**SUPPLIED TEXT**
And so the festival season begins. Biffy and Blur both bring it, Jake Bugg can’t even crack a smile
There’s nothing as annoying as a badly kept secret. So when R Kelly strides onstage with Saturday night’s Coachella headliners Phoenix, it doesn’t matter that he isn’t the 21st century’s greatest ever soul singer. It doesn’t matter that he’s not a Marvin Gaye hologram. It doesn’t even matter that he had the audacity to name his autobiography Soulacoaster. What matters is that not a single person in the crowd knows he’s going to pop up and proceed to lead an immense karaoke session through the mighty ‘Ignition (Remix)’ as Phoenix mash it up with their own ‘1901’. A surprise appearance without spoilers is truly a glorious thing – take note UK summer festivals.
This year, California’s annual desert-based beautiful-people party started – dazzling glitter-punk carnage from Yeah Yeah Yeahs aside – with a UK day on the Friday, the likes of Jake Bugg leading a charge of pasty, guitar-clutching Brits both legendary and new-school onto the picturesque Empire Polo Field. Bugg doesn’t crack a single smile throughout his set, which includes a new number that sounds like an Ritalin-addled Elvis Costello, but Johnny Marr seems to have lots more fun. The Godlike Genius’s dutiful versions of ‘Stop Me If You Think You’ve Heard This One Before’, ‘There Is A Light…’ and a shuddering finale of ‘How Soon Is Now?’ might not quite be the same without Morrissey’s tremulous vocals, but they still bring the Mojave Tent to its knees, where it stays for Alt-J. Sounding beefier than ever, the band’s deliciously dense sonics make ‘Fitzpleasure’ the first bona-fide banger of the weekend, a sea of flailing arms heralding its EDM-friendly beats. Reading & Leeds: get ready.

**EXCERPTED RECORDS**
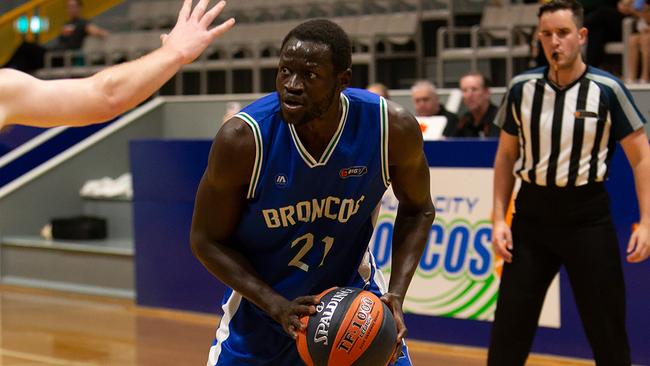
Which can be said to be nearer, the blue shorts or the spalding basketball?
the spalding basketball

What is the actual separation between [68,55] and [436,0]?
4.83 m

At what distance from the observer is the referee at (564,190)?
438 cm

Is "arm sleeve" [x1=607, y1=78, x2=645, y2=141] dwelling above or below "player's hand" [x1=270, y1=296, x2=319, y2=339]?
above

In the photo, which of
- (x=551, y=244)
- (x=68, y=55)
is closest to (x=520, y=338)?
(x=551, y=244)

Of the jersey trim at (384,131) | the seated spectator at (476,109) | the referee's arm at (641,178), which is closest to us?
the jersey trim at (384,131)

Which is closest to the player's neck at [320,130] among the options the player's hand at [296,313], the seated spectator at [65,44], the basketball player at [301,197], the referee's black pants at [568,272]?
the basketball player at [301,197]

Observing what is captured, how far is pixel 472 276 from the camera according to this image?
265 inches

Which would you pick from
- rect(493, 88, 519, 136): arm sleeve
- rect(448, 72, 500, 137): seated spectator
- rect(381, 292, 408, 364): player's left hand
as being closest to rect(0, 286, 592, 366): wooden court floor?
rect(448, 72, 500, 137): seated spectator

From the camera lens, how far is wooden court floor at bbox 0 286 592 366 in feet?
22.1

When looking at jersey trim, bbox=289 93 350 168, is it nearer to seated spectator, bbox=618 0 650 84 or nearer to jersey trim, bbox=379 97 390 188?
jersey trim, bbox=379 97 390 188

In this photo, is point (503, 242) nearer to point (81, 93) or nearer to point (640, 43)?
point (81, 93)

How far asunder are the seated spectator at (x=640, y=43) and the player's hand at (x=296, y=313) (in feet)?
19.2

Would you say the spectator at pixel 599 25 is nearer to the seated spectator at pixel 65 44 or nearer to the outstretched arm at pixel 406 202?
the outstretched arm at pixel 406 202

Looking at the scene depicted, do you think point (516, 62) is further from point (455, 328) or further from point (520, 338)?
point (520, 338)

* * *

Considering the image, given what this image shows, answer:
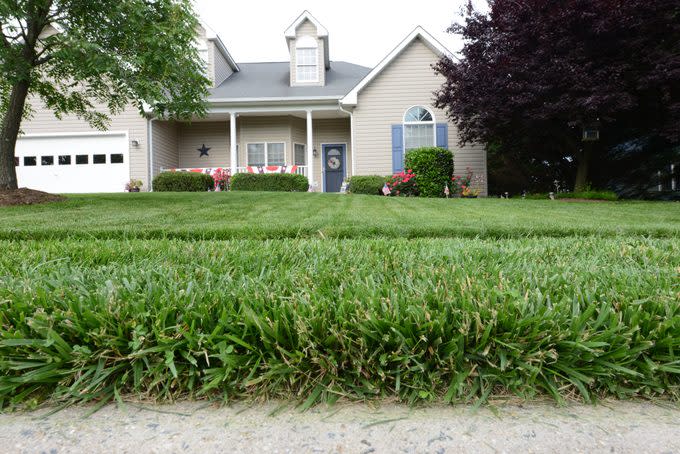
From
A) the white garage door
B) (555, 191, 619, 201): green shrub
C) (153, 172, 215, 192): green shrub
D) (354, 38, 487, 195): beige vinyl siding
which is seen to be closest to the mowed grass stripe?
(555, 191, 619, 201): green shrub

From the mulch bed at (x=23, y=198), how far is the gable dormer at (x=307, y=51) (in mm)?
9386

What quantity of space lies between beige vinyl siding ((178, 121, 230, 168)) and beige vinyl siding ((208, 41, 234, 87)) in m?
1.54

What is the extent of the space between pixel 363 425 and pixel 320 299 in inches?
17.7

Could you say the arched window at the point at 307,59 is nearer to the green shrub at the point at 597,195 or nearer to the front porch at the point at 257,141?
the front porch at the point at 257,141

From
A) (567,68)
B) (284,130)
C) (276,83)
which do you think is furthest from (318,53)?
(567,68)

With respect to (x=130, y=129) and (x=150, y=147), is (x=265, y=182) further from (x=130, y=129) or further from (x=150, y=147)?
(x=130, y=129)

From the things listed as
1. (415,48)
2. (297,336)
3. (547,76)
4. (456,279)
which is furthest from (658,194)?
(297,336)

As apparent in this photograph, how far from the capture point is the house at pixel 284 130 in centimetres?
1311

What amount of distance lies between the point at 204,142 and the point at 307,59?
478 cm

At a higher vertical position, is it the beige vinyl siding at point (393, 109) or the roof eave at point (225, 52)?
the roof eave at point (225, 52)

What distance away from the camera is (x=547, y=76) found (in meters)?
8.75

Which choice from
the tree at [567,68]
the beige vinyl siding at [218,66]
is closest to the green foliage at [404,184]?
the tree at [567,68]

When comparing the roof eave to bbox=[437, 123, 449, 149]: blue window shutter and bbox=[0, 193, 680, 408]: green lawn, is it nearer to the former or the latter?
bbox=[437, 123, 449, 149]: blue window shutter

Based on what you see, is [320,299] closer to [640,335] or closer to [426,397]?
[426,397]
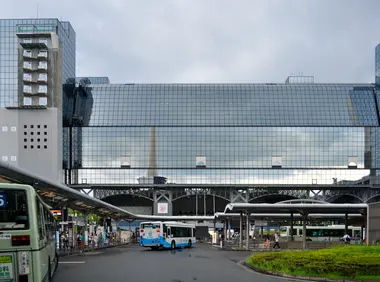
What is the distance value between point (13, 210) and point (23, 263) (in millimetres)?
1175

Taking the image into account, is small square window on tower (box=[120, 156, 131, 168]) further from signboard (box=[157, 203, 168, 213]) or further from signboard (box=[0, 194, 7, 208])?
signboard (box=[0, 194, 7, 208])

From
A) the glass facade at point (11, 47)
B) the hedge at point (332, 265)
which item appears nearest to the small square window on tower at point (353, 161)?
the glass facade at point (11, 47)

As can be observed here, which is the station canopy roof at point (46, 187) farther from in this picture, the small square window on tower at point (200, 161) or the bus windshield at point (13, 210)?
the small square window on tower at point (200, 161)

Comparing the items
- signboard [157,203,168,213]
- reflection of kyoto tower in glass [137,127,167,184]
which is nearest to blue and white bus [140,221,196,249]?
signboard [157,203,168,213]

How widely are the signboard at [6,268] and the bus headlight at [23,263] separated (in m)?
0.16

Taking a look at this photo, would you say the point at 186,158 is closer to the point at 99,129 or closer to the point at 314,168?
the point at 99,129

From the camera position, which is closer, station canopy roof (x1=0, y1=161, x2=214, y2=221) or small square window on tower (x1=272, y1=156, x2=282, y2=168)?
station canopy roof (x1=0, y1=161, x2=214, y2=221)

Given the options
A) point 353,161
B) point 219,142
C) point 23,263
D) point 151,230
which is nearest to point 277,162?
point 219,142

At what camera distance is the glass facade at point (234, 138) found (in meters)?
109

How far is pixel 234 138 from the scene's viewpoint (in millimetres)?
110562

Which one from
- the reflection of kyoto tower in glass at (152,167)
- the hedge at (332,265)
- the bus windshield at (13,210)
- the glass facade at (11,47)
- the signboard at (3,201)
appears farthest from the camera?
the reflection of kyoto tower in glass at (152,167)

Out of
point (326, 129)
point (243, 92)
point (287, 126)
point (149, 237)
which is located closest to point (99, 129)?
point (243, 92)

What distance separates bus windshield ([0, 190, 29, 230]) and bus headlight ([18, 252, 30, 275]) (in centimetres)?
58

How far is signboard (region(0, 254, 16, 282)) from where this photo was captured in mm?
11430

**STATED PROBLEM A**
Could you write out the passage of the Coachella review from "And so the festival" up to and including "UK summer festivals."?
**STATED PROBLEM B**
Which song titles does the Coachella review name? List all of them.

**REPLY A**
And so the festival season begins. Biffy and Blur both bring it, Jake Bugg can’t even crack a smile
There’s nothing as annoying as a badly kept secret. So when R Kelly strides onstage with Saturday night’s Coachella headliners Phoenix, it doesn’t matter that he isn’t the 21st century’s greatest ever soul singer. It doesn’t matter that he’s not a Marvin Gaye hologram. It doesn’t even matter that he had the audacity to name his autobiography Soulacoaster. What matters is that not a single person in the crowd knows he’s going to pop up and proceed to lead an immense karaoke session through the mighty ‘Ignition (Remix)’ as Phoenix mash it up with their own ‘1901’. A surprise appearance without spoilers is truly a glorious thing – take note UK summer festivals.

**REPLY B**
- 'Ignition (Remix)'
- '1901'
- 'Stop Me If You Think You've Heard This One Before'
- 'There Is A Light…'
- 'How Soon Is Now?'
- 'Fitzpleasure'